▶ [Set exercise]:
Turn the stretch of the records below, from the line containing "In this picture before" through the end of the records, into a numbered list, leaving out blank lines.

▶ [Data to process]:
++++++
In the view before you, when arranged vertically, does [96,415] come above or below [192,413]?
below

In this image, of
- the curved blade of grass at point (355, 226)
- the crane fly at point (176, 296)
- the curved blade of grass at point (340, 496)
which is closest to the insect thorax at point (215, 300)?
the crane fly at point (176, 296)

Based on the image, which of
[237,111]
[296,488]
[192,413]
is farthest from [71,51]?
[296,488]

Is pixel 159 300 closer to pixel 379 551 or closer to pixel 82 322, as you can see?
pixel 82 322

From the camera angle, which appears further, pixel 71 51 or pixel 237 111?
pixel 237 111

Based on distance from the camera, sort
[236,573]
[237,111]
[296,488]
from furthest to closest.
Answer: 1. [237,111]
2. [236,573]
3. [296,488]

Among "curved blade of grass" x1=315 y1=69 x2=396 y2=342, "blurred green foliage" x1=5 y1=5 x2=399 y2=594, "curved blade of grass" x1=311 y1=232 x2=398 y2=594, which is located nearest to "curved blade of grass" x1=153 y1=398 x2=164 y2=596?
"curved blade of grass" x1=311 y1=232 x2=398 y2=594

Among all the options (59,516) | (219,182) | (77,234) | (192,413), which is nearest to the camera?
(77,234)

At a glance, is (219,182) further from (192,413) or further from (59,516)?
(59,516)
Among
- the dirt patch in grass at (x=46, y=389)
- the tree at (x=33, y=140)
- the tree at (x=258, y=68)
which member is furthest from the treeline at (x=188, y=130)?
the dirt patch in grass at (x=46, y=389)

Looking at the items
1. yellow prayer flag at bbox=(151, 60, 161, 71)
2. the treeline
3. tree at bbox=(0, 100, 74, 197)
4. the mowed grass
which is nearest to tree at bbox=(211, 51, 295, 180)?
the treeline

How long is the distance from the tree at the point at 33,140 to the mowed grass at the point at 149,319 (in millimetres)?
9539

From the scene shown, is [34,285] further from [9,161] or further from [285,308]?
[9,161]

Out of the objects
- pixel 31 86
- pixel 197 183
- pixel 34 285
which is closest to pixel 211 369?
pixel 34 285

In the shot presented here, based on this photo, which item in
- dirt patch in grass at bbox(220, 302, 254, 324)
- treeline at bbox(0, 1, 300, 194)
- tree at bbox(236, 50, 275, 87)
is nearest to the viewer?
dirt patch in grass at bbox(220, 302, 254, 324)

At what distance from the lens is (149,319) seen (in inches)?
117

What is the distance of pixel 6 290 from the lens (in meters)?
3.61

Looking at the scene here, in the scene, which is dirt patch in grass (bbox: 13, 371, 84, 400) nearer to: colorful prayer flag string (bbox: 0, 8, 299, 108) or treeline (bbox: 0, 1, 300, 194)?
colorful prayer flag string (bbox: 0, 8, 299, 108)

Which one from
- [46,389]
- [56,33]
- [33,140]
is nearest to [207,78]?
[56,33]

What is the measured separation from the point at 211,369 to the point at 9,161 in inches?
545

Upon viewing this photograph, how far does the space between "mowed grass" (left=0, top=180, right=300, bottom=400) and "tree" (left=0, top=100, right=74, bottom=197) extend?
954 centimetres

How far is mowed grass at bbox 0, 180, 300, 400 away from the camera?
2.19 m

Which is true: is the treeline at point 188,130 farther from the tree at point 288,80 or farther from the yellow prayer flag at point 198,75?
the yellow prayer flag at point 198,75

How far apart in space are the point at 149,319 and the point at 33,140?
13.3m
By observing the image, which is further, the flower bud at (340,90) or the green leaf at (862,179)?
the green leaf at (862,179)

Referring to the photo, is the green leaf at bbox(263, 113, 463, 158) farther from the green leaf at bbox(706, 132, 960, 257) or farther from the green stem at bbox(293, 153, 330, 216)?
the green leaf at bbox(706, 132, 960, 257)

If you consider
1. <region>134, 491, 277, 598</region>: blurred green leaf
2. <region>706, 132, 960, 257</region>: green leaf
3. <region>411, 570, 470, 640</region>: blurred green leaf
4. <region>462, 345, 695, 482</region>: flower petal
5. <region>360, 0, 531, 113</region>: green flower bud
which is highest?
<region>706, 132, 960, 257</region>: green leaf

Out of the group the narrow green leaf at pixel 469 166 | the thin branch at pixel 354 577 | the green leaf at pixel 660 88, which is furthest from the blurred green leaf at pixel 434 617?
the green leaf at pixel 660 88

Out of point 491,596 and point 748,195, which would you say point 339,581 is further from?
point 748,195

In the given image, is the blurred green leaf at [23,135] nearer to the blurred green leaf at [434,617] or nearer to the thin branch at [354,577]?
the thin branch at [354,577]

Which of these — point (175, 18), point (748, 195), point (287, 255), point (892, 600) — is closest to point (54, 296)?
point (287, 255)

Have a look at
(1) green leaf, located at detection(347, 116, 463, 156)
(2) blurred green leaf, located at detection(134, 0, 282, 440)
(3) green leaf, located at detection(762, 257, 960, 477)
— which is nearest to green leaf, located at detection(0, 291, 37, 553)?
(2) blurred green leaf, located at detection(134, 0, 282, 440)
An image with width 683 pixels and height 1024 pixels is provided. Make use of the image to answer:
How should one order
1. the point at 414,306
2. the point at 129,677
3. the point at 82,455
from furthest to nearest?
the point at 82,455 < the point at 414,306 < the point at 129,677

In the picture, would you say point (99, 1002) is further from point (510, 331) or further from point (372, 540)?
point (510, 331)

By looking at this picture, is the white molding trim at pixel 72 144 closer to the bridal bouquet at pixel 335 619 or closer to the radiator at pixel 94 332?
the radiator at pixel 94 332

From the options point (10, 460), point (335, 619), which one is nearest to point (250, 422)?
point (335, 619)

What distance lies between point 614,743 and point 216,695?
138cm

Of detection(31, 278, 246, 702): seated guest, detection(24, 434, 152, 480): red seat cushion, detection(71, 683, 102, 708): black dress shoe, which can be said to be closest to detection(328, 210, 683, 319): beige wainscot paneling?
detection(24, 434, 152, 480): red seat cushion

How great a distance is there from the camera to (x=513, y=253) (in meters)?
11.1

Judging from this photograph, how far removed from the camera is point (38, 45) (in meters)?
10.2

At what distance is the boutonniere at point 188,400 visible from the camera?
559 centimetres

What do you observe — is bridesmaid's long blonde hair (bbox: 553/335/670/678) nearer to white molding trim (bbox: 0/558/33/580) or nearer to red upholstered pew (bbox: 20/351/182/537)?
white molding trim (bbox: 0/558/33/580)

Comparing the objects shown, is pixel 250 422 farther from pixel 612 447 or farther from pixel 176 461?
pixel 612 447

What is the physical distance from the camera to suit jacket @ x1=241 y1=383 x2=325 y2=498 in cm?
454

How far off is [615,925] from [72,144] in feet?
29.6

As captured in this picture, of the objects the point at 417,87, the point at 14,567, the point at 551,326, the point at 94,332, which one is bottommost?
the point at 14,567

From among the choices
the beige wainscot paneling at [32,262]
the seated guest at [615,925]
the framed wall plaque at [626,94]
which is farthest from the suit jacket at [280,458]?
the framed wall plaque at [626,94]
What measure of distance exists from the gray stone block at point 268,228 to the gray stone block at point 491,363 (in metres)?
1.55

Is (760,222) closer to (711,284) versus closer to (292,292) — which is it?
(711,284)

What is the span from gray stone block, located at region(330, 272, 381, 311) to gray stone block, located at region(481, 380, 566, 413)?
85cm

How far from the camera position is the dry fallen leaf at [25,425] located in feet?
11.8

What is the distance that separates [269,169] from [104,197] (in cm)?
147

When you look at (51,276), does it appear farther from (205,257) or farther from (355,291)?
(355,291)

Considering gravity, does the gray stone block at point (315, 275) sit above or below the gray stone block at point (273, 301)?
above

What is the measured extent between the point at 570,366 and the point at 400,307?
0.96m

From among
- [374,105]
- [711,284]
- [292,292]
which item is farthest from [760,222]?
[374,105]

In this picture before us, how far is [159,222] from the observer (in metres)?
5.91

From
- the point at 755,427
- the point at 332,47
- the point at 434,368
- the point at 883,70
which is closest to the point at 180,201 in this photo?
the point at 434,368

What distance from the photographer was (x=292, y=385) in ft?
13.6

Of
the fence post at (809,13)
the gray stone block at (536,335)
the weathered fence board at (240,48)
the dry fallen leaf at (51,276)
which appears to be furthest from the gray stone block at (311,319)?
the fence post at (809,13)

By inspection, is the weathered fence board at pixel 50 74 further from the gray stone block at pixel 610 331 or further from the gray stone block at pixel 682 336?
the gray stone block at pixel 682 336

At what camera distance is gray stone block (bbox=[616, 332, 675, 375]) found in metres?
++++++
▶ [Expected output]:
1. In this picture before us, how far is [159,222] from the observer (in metres)?
2. 5.91
3. From
4. - the point at 755,427
5. - the point at 332,47
6. - the point at 434,368
7. - the point at 883,70
8. which is closest to the point at 180,201 in this photo?
9. the point at 434,368
10. What distance from the photographer was (x=292, y=385) in ft?
11. 13.6
12. Of
13. the fence post at (809,13)
14. the gray stone block at (536,335)
15. the weathered fence board at (240,48)
16. the dry fallen leaf at (51,276)
17. which appears to be furthest from the gray stone block at (311,319)?
18. the fence post at (809,13)
19. By inspection, is the weathered fence board at pixel 50 74 further from the gray stone block at pixel 610 331 or further from the gray stone block at pixel 682 336?
20. the gray stone block at pixel 682 336
21. At what camera distance is gray stone block (bbox=[616, 332, 675, 375]) found in metres?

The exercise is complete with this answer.